だからこそ、僕に微塵も靡かないナオという存在を、攻略出来ずにいるのだ。
「付き合ったのも半ば強制的?つーか脅しに近かったもんなぁ」
「あ、あれはそうでもしないとOKしてくれないと思って……」
「あーあ、都築可哀想に……」
「ちょっと!ふざけないで真剣に聞いてよ」
そう言うと、背もたれに背中を預けて脱力していた西が、途端に姿勢を正して僕に向き合った。
「真剣なら、どうしたって束縛しちまう理由をちゃんと都築に説明しろよ」
「……」
「理由があるんだろ」
確かに、僕は束縛や痛みでしか気持ちを表現出来ないと、ナオに伝えたことがある。
それには幼少期の出来事に要因があった。
しかしこれは、僕にとってある意味弱みであり、内に秘めておきたいものでもあり、いくらナオと言えど軽々しく言う勇気は無かった。

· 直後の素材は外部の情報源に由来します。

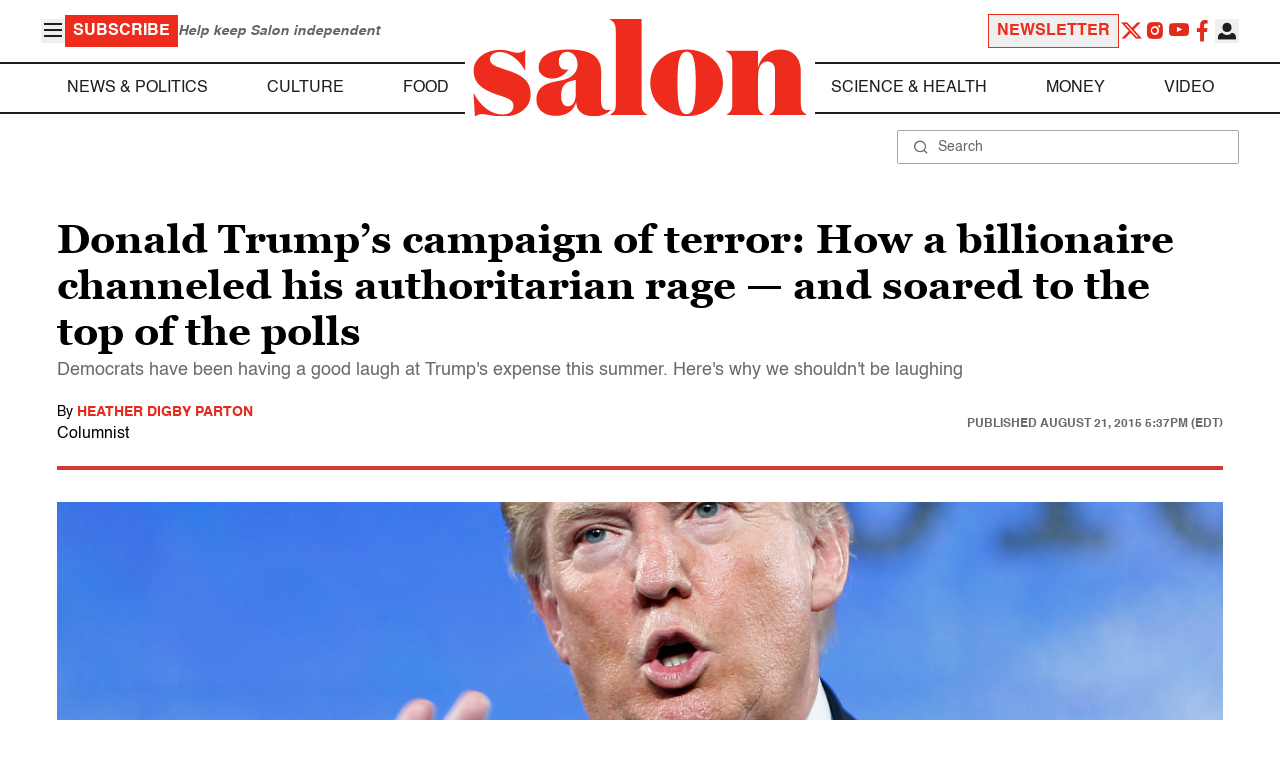

--- FILE ---
content_type: application/javascript; charset=utf-8
request_url: https://fundingchoicesmessages.google.com/f/AGSKWxXoQBfBqA5bIDUqep7NWEveO8T3jgOn7wmn2BOiSFF2HRV9Up6mx3DhPL0_tyQ3XbACWxXkJXYT8g_HuDTlWBtJ7guVZJshWr3SZiDznhx7f0i5p35kZJwPYorP3vHIgqyPZcQwsI9x8VrskKtNrBtmnp63bpclSshTE4wHKB3YP9m33xYePPQC9xb6/_-tower-ad-/adoverlayplugin./wave-ad-_contest_ad_/ad_commonside_
body_size: -1289
content:
window['1a12f480-422d-4c78-ab8f-0a233c144d73'] = true;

「……怖いんだ、それを言ったら嫌われるんじゃないか、って」
「そうか、じゃあ都築とはそれまでの関係にしかなれねーな」
「っ……」
「とりあえず今の関係を変えたいなら、お前が変わるしか無いと思う。
……まあでも、人格だったり性格的な部分はすぐ直せることじゃないから何とも言えないけどさ、一回都築と話してみるのもアリじゃねーの?」
「…そうだね」
「うかうかしてたら、まじで誰かに取られるぞ」
「何それ、どういう事?心当たりがあるの?」
「さあな。
じゃ、俺バイトだから。また明日!頑張れよ」
「あ、ちょっと待っ……!」
西の含みを持たせたような言い方が妙に引っかかった。
そうして居ても経ってもいられずその足でナオの家へ向かったことが、事の始まりだ。
初めて対面した、ナオの元セフレは『俺は諦めないから』と最後に言って消えていった。
─『誰かに取られるぞ』
西の言葉が脳内で何度も繰り返される。
こういうことか、と僕は再びどうしようもない焦りに襲われた。
どうすればいい?
誰かに取られるくらいなら、いっそのこと身体だけでも奪ってしまいたい──
「……真堂」
僕の下で赤い目をしたナオが複雑そうな表情で名前を呼んできた。
「あ、ごめん…僕」
考え事をしていた、と言おうとしたが、途端に目を伏せられ、覆い被さる僕の体を押し退けて『シャワー借りる』とだけ言って浴室へと行ってしまった。